The tension is palpable in John le Carre's fine new thriller, A Delicate Truth. In his most recent novels, the story has been sacrificed to le Carre's anger. Here his anger -- at private security forces, wealthy Americans and Britain's inattentive national leaders -- drives the narrative and produces a high caliber thriller that recalls the author's best work.

Book 60: Red Planet Blues by Robert Sawyer

Sci fi author Robert Sawyer expands on his award-winning novella, Identity Theft, in Red Planet Blues. I wish he hadn't. This is a disappointing book. Sawyer's concept of a shamus on the red planet is more clever than convincing.

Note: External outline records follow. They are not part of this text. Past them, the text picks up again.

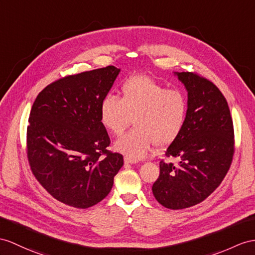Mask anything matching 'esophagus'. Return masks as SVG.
<instances>
[{"mask_svg": "<svg viewBox=\"0 0 255 255\" xmlns=\"http://www.w3.org/2000/svg\"><path fill=\"white\" fill-rule=\"evenodd\" d=\"M124 162L126 163H128V164H134V163H137V161L129 158V157H124Z\"/></svg>", "mask_w": 255, "mask_h": 255, "instance_id": "1", "label": "esophagus"}]
</instances>
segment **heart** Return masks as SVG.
Masks as SVG:
<instances>
[{
  "label": "heart",
  "instance_id": "b5f03b06",
  "mask_svg": "<svg viewBox=\"0 0 255 255\" xmlns=\"http://www.w3.org/2000/svg\"><path fill=\"white\" fill-rule=\"evenodd\" d=\"M187 115L184 92L166 89L144 76L127 80L120 98L108 94L99 107L103 127L116 136L124 132L133 118L134 128L115 142V149L135 160L145 157L153 144L163 148L176 140Z\"/></svg>",
  "mask_w": 255,
  "mask_h": 255
}]
</instances>
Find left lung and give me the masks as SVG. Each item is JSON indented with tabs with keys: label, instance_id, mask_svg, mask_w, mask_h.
Returning <instances> with one entry per match:
<instances>
[{
	"label": "left lung",
	"instance_id": "obj_1",
	"mask_svg": "<svg viewBox=\"0 0 255 255\" xmlns=\"http://www.w3.org/2000/svg\"><path fill=\"white\" fill-rule=\"evenodd\" d=\"M188 96V115L178 138L160 161V175L152 194L163 207L186 209L200 203L219 187L234 156V127L228 104L221 91L192 72H174Z\"/></svg>",
	"mask_w": 255,
	"mask_h": 255
}]
</instances>
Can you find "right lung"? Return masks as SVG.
Listing matches in <instances>:
<instances>
[{"label": "right lung", "instance_id": "obj_1", "mask_svg": "<svg viewBox=\"0 0 255 255\" xmlns=\"http://www.w3.org/2000/svg\"><path fill=\"white\" fill-rule=\"evenodd\" d=\"M120 69L108 66L68 76L36 96L27 128L33 175L55 199L86 209L106 198L123 165L107 150L110 138L99 107Z\"/></svg>", "mask_w": 255, "mask_h": 255}]
</instances>
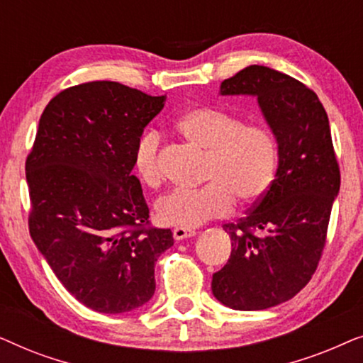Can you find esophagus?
<instances>
[{"label": "esophagus", "instance_id": "esophagus-1", "mask_svg": "<svg viewBox=\"0 0 363 363\" xmlns=\"http://www.w3.org/2000/svg\"><path fill=\"white\" fill-rule=\"evenodd\" d=\"M195 235H196L195 230H186V228H173V238L178 241L185 240V238H191Z\"/></svg>", "mask_w": 363, "mask_h": 363}]
</instances>
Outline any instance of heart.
<instances>
[{
  "label": "heart",
  "mask_w": 363,
  "mask_h": 363,
  "mask_svg": "<svg viewBox=\"0 0 363 363\" xmlns=\"http://www.w3.org/2000/svg\"><path fill=\"white\" fill-rule=\"evenodd\" d=\"M175 128L191 145L205 152L196 190L168 191L157 201L160 223L175 228H196L213 218L225 216L235 201L251 206L269 191L279 165V145L269 128L246 123L225 108L201 106L186 111ZM162 137L145 132L132 153V167L143 185L155 186L162 180Z\"/></svg>",
  "instance_id": "heart-1"
}]
</instances>
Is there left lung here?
Masks as SVG:
<instances>
[{
    "label": "left lung",
    "mask_w": 363,
    "mask_h": 363,
    "mask_svg": "<svg viewBox=\"0 0 363 363\" xmlns=\"http://www.w3.org/2000/svg\"><path fill=\"white\" fill-rule=\"evenodd\" d=\"M221 96L257 97L279 145L269 191L236 223L223 225L231 256L211 291L236 311H262L294 297L319 266L340 188L329 117L314 91L266 66L225 79Z\"/></svg>",
    "instance_id": "left-lung-1"
}]
</instances>
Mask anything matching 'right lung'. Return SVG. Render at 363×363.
<instances>
[{"mask_svg":"<svg viewBox=\"0 0 363 363\" xmlns=\"http://www.w3.org/2000/svg\"><path fill=\"white\" fill-rule=\"evenodd\" d=\"M165 96L112 81L64 89L44 108L26 158L34 245L79 302L104 314L137 309L155 292V262L173 246L153 228L133 147Z\"/></svg>","mask_w":363,"mask_h":363,"instance_id":"1","label":"right lung"}]
</instances>
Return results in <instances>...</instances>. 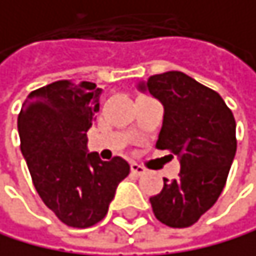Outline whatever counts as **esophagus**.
Wrapping results in <instances>:
<instances>
[{
	"label": "esophagus",
	"mask_w": 256,
	"mask_h": 256,
	"mask_svg": "<svg viewBox=\"0 0 256 256\" xmlns=\"http://www.w3.org/2000/svg\"><path fill=\"white\" fill-rule=\"evenodd\" d=\"M131 174H132V175H136V176H139V175L145 174V169H144L142 166L136 164V162H131Z\"/></svg>",
	"instance_id": "34e87169"
}]
</instances>
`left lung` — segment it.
I'll return each mask as SVG.
<instances>
[{
    "label": "left lung",
    "mask_w": 256,
    "mask_h": 256,
    "mask_svg": "<svg viewBox=\"0 0 256 256\" xmlns=\"http://www.w3.org/2000/svg\"><path fill=\"white\" fill-rule=\"evenodd\" d=\"M147 90L164 106L156 148L180 156L182 170L150 197L156 219L172 228L194 225L218 202L236 153V122L222 96L183 72L153 74Z\"/></svg>",
    "instance_id": "8db88e82"
}]
</instances>
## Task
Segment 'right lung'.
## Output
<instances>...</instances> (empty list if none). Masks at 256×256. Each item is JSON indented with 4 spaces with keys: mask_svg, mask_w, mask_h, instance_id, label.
Wrapping results in <instances>:
<instances>
[{
    "mask_svg": "<svg viewBox=\"0 0 256 256\" xmlns=\"http://www.w3.org/2000/svg\"><path fill=\"white\" fill-rule=\"evenodd\" d=\"M96 84L60 80L28 95L18 114L20 147L34 188L56 218L73 228L100 222L130 164L87 153V130L100 109Z\"/></svg>",
    "mask_w": 256,
    "mask_h": 256,
    "instance_id": "right-lung-1",
    "label": "right lung"
}]
</instances>
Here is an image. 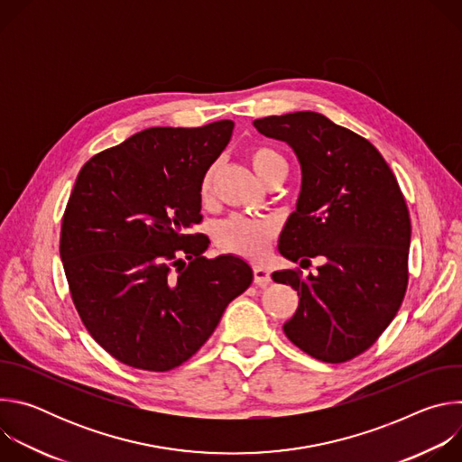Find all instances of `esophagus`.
<instances>
[{
    "mask_svg": "<svg viewBox=\"0 0 462 462\" xmlns=\"http://www.w3.org/2000/svg\"><path fill=\"white\" fill-rule=\"evenodd\" d=\"M254 283L259 287H265L271 283V273L263 267H254Z\"/></svg>",
    "mask_w": 462,
    "mask_h": 462,
    "instance_id": "obj_1",
    "label": "esophagus"
}]
</instances>
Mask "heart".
Returning a JSON list of instances; mask_svg holds the SVG:
<instances>
[{
  "instance_id": "1",
  "label": "heart",
  "mask_w": 462,
  "mask_h": 462,
  "mask_svg": "<svg viewBox=\"0 0 462 462\" xmlns=\"http://www.w3.org/2000/svg\"><path fill=\"white\" fill-rule=\"evenodd\" d=\"M248 162L255 175L265 182H283L289 173L287 159L271 146H252L246 153ZM217 164H210L199 182V197L205 205L214 201L216 193V179H217ZM276 236V225L269 219H248V217H230L217 225L216 228V241L217 245L232 254L259 259L269 252V246Z\"/></svg>"
}]
</instances>
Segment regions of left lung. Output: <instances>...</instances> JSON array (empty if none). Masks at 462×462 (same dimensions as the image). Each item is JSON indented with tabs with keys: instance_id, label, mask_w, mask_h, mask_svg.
Returning <instances> with one entry per match:
<instances>
[{
	"instance_id": "obj_1",
	"label": "left lung",
	"mask_w": 462,
	"mask_h": 462,
	"mask_svg": "<svg viewBox=\"0 0 462 462\" xmlns=\"http://www.w3.org/2000/svg\"><path fill=\"white\" fill-rule=\"evenodd\" d=\"M261 135L287 143L301 166V191L280 254L318 274H273L298 291L287 338L327 364L367 351L397 316L408 289L411 221L401 186L380 152L314 111L254 120Z\"/></svg>"
}]
</instances>
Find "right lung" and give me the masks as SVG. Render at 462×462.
Returning <instances> with one entry per match:
<instances>
[{"mask_svg": "<svg viewBox=\"0 0 462 462\" xmlns=\"http://www.w3.org/2000/svg\"><path fill=\"white\" fill-rule=\"evenodd\" d=\"M234 122L150 127L91 157L65 207L60 257L79 316L118 362L164 373L212 337L252 283L241 257H205L199 182Z\"/></svg>", "mask_w": 462, "mask_h": 462, "instance_id": "1", "label": "right lung"}]
</instances>
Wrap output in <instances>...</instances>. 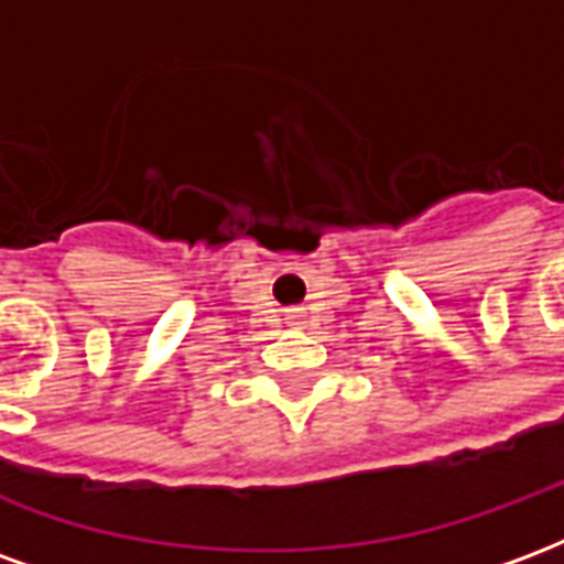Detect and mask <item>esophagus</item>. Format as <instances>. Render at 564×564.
Segmentation results:
<instances>
[{"label":"esophagus","instance_id":"esophagus-1","mask_svg":"<svg viewBox=\"0 0 564 564\" xmlns=\"http://www.w3.org/2000/svg\"><path fill=\"white\" fill-rule=\"evenodd\" d=\"M290 319H299V314H295V311H290Z\"/></svg>","mask_w":564,"mask_h":564}]
</instances>
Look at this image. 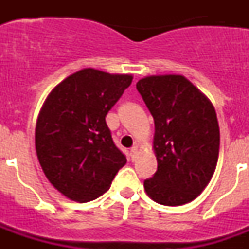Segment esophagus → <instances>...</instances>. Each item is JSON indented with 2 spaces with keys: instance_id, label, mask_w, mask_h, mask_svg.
Instances as JSON below:
<instances>
[{
  "instance_id": "34e87169",
  "label": "esophagus",
  "mask_w": 249,
  "mask_h": 249,
  "mask_svg": "<svg viewBox=\"0 0 249 249\" xmlns=\"http://www.w3.org/2000/svg\"><path fill=\"white\" fill-rule=\"evenodd\" d=\"M136 153H137V146H133L131 149H129V156H131L132 160H135Z\"/></svg>"
}]
</instances>
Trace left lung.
I'll return each instance as SVG.
<instances>
[{"mask_svg":"<svg viewBox=\"0 0 249 249\" xmlns=\"http://www.w3.org/2000/svg\"><path fill=\"white\" fill-rule=\"evenodd\" d=\"M136 87L155 120L158 166L144 179V190L163 206L188 203L210 183L217 166L219 126L214 107L179 74L146 77Z\"/></svg>","mask_w":249,"mask_h":249,"instance_id":"1","label":"left lung"}]
</instances>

Book 67: In Plain Sight by C.J. Box

In Plain Sight is the sixth (2006) book in the Joe Pickett series by C.J. Box. It's a violent story in which Joe makes an unfortunate decision certain to reverberate in future stories. Unless you're committed to reading the entire series -- as I am -- I'd take a pass on this particular novel. It's not Box's best.

Sunday, May 26, 2013

Non-fiction reading includes a memoir, literary criticism and natural history

Recent reading includes three works of non-fiction -- a memoir, literary criticism and natural history.

Book 68: The Books of My Lives by Aleksandar Hemon

Aleksandar Hemon's memoir -- his first work of non-fiction -- ranges from Sarajevo to Chicago. Surprisingly, the book doesn't become truly interesting until Hemon reaches America.

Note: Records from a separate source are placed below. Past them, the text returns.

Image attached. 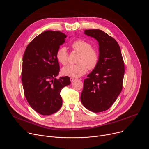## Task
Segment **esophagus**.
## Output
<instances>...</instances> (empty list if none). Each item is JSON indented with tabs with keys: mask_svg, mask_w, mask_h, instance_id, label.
<instances>
[{
	"mask_svg": "<svg viewBox=\"0 0 149 149\" xmlns=\"http://www.w3.org/2000/svg\"><path fill=\"white\" fill-rule=\"evenodd\" d=\"M70 80H71V82H73L75 80V78H70Z\"/></svg>",
	"mask_w": 149,
	"mask_h": 149,
	"instance_id": "1",
	"label": "esophagus"
}]
</instances>
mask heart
I'll list each match as a JSON object with an SVG mask.
<instances>
[{
  "label": "heart",
  "instance_id": "obj_1",
  "mask_svg": "<svg viewBox=\"0 0 149 149\" xmlns=\"http://www.w3.org/2000/svg\"><path fill=\"white\" fill-rule=\"evenodd\" d=\"M72 48L79 52L78 60L79 63L76 65L70 64L62 69V73L66 76L72 78H78L89 70L94 69L98 64L99 55L97 51L92 48L89 42L84 40H77L71 45ZM56 58L62 65H65L68 62V53L64 47H59L56 52Z\"/></svg>",
  "mask_w": 149,
  "mask_h": 149
}]
</instances>
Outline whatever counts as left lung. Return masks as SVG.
<instances>
[{
  "label": "left lung",
  "instance_id": "1",
  "mask_svg": "<svg viewBox=\"0 0 149 149\" xmlns=\"http://www.w3.org/2000/svg\"><path fill=\"white\" fill-rule=\"evenodd\" d=\"M99 45L98 64L84 80L81 95L82 105L90 111L100 113L114 104L123 88L124 61L117 42L100 29L85 30Z\"/></svg>",
  "mask_w": 149,
  "mask_h": 149
}]
</instances>
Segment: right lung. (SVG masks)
I'll return each instance as SVG.
<instances>
[{"instance_id": "right-lung-1", "label": "right lung", "mask_w": 149, "mask_h": 149, "mask_svg": "<svg viewBox=\"0 0 149 149\" xmlns=\"http://www.w3.org/2000/svg\"><path fill=\"white\" fill-rule=\"evenodd\" d=\"M67 35L47 31L35 37L27 46L23 57L22 82L25 96L37 113L49 116L61 107V90L71 84L69 77H60L56 52Z\"/></svg>"}]
</instances>
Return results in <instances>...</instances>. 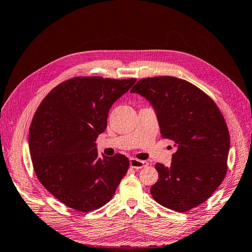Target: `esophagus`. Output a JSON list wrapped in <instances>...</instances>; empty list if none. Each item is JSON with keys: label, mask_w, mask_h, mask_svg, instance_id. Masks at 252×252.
I'll return each instance as SVG.
<instances>
[{"label": "esophagus", "mask_w": 252, "mask_h": 252, "mask_svg": "<svg viewBox=\"0 0 252 252\" xmlns=\"http://www.w3.org/2000/svg\"><path fill=\"white\" fill-rule=\"evenodd\" d=\"M129 165L131 168H135V169H141L143 167H145L148 165L147 161L144 160H140V159H137V158H130L129 160Z\"/></svg>", "instance_id": "obj_1"}]
</instances>
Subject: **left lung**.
<instances>
[{
  "label": "left lung",
  "instance_id": "8db88e82",
  "mask_svg": "<svg viewBox=\"0 0 252 252\" xmlns=\"http://www.w3.org/2000/svg\"><path fill=\"white\" fill-rule=\"evenodd\" d=\"M130 92L150 101L161 137L177 147L169 167L155 165L158 180L151 188L153 198L178 212L203 204L227 170L230 133L218 105L198 87L173 76L142 79Z\"/></svg>",
  "mask_w": 252,
  "mask_h": 252
}]
</instances>
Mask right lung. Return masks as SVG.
I'll return each mask as SVG.
<instances>
[{
    "instance_id": "add662e5",
    "label": "right lung",
    "mask_w": 252,
    "mask_h": 252,
    "mask_svg": "<svg viewBox=\"0 0 252 252\" xmlns=\"http://www.w3.org/2000/svg\"><path fill=\"white\" fill-rule=\"evenodd\" d=\"M136 79L76 76L43 99L29 130L35 175L59 202L77 211L110 202L129 167L120 153L98 155L96 139L107 128L109 111Z\"/></svg>"
}]
</instances>
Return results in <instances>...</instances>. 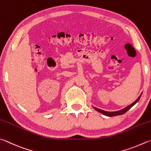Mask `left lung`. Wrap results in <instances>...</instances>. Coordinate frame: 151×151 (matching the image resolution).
<instances>
[{
    "label": "left lung",
    "instance_id": "obj_1",
    "mask_svg": "<svg viewBox=\"0 0 151 151\" xmlns=\"http://www.w3.org/2000/svg\"><path fill=\"white\" fill-rule=\"evenodd\" d=\"M142 93H141V94L140 95L139 97L137 98L135 101H134L133 104H131V105H128L127 107H126L124 108V109H121L119 111H104V110H102V109H98V108H97L96 107H93V109L95 110H96L97 111H98L99 113H102L103 115H104L105 116H107V117H113V116H117V115H123L124 114V113H126L127 111L128 110H129L131 109V108L133 106V105H135L137 102L139 101V100L140 99V98H141V95H142Z\"/></svg>",
    "mask_w": 151,
    "mask_h": 151
}]
</instances>
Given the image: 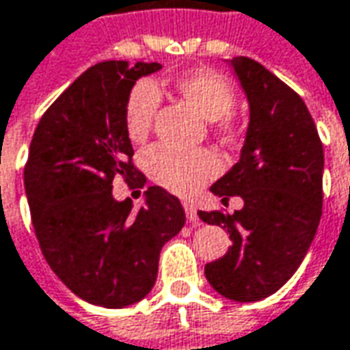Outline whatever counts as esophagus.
Returning a JSON list of instances; mask_svg holds the SVG:
<instances>
[{
	"mask_svg": "<svg viewBox=\"0 0 350 350\" xmlns=\"http://www.w3.org/2000/svg\"><path fill=\"white\" fill-rule=\"evenodd\" d=\"M184 209H186V217L189 223H198V209L191 201H184Z\"/></svg>",
	"mask_w": 350,
	"mask_h": 350,
	"instance_id": "obj_1",
	"label": "esophagus"
}]
</instances>
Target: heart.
Listing matches in <instances>:
<instances>
[{"label": "heart", "mask_w": 350, "mask_h": 350, "mask_svg": "<svg viewBox=\"0 0 350 350\" xmlns=\"http://www.w3.org/2000/svg\"><path fill=\"white\" fill-rule=\"evenodd\" d=\"M176 92L201 118L217 122L223 133L232 131L230 110L236 94L228 79L213 69H196L174 81ZM159 92L149 81H139L131 87L124 108L127 137L133 143L145 141L159 110ZM145 168L157 184L174 193H193L219 172V161L213 152L180 151L168 145H154L145 152Z\"/></svg>", "instance_id": "obj_1"}]
</instances>
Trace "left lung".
<instances>
[{
    "label": "left lung",
    "instance_id": "obj_1",
    "mask_svg": "<svg viewBox=\"0 0 350 350\" xmlns=\"http://www.w3.org/2000/svg\"><path fill=\"white\" fill-rule=\"evenodd\" d=\"M250 104V124L240 161L211 186L232 215L199 211L219 224L232 246L205 265L211 286L236 302H256L277 293L298 269L312 244L323 203V145L304 100L269 69L238 55L230 59Z\"/></svg>",
    "mask_w": 350,
    "mask_h": 350
}]
</instances>
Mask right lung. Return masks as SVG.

Hemon led a pleasant and largely uneventful life in Sarajevo. He left that city before the outbreak of war -- a war that ultimately led his parents and sister to flee to safety in Canada.

Hemon recounts his struggle to adjust to America and to Chicago, a uniquely Midwestern city. He slowly assimilates by engaging in chess matches in Rogers Park, pickup socceer games filled with immigrants all attracted to the pitch by the taste of home it offers and by walking through Chicago's many neighborhoods.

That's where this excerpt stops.